Hello,
I use the notebooks produced from CLI and try to adapt them in order to run in Databricks so I run the following:
import great_expectations as gx
import pandas as pd
import great_expectations.jupyter_ux
from great_expectations.core.batch import BatchRequest
from great_expectations.checkpoint import SimpleCheckpoint
from great_expectations.exceptions import DataContextError
from great_expectations.cli.datasource import sanitize_yaml_and_save_datasource, check_if_datasource_name_exists
from great_expectations.data_context import FileDataContext
from pyspark.sql import SparkSession
from great_expectations.datasource import SparkDatasource
from great_expectations.execution_engine.sparkdf_execution_engine import SparkDFExecutionEngine
context_root_dir = 'path'
context = FileDataContext.create(project_root_dir=context_root_dir)
datasource_name = "my_datasource"
example_yaml = f"""
name: {datasource_name}
class_name: Datasource
execution_engine:
class_name: SparkDFExecutionEngine
data_connectors:
default_inferred_data_connector_name:
class_name: InferredAssetFilesystemDataConnector
base_directory: ..
default_regex:
group_names:
- data_asset_name
pattern: (.*)
default_runtime_data_connector_name:
class_name: RuntimeDataConnector
assets:
my_runtime_asset_name:
batch_identifiers:
- runtime_batch_identifier_name
"""
context.test_yaml_config(yaml_config=example_yaml)

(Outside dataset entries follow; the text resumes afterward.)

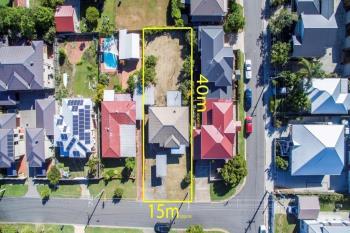 3 Wallace St, Moorooka, QLD 4105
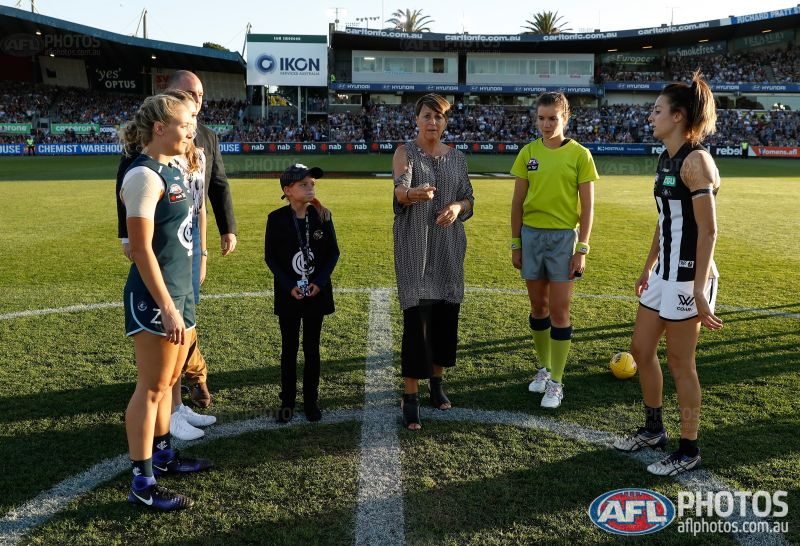 Former SFNL umpire Annie Mirabile officiated the very first AFLW match in front of a full house at Ikon Park on Friday night. PICTURE: Michael Wilson, AFL Media
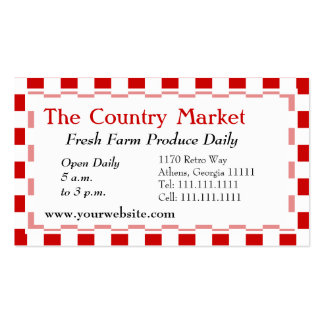 Classic American Red and White Farm House Gingham Business Cards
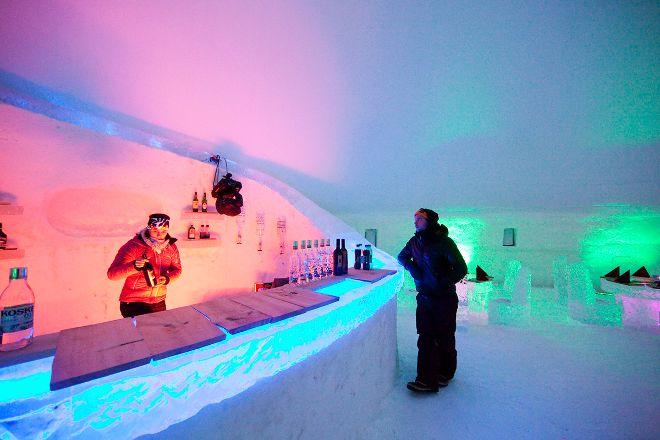 Lapland Hotels SnowVillage, Kittila, Finland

sanitize_yaml_and_save_datasource(context, example_yaml, overwrite_existing=True)
context.list_datasources()
df_spark = spark.table(f'{table_name_to_validate}')
df_pandas = df_spark.toPandas()
df_pandas_gx = gx.from_pandas(df_pandas)
dataframe_datasource = SparkDatasource(name="my_datasource")
data_asset = datasource_name.add_dataframe_asset(
name="dataframe_asset",
dataframe=df_pandas_gx
)
The line where defining dataframe_datasource either as SparkDatasource or as
dataframe_datasource = context.sources.add_or_update_spark(name=“case_list_datasource”)
produces an error
ImportError: cannot import name ‘SparkDatasource’ from ‘great_expectations.datasource’
so datasource is not properly created, the data asset cannot be added and consequently validator cannot run.
In CLI, the datasource and data asset are declared manually so what is the corresponding command in python ?
Thank you,
Katerina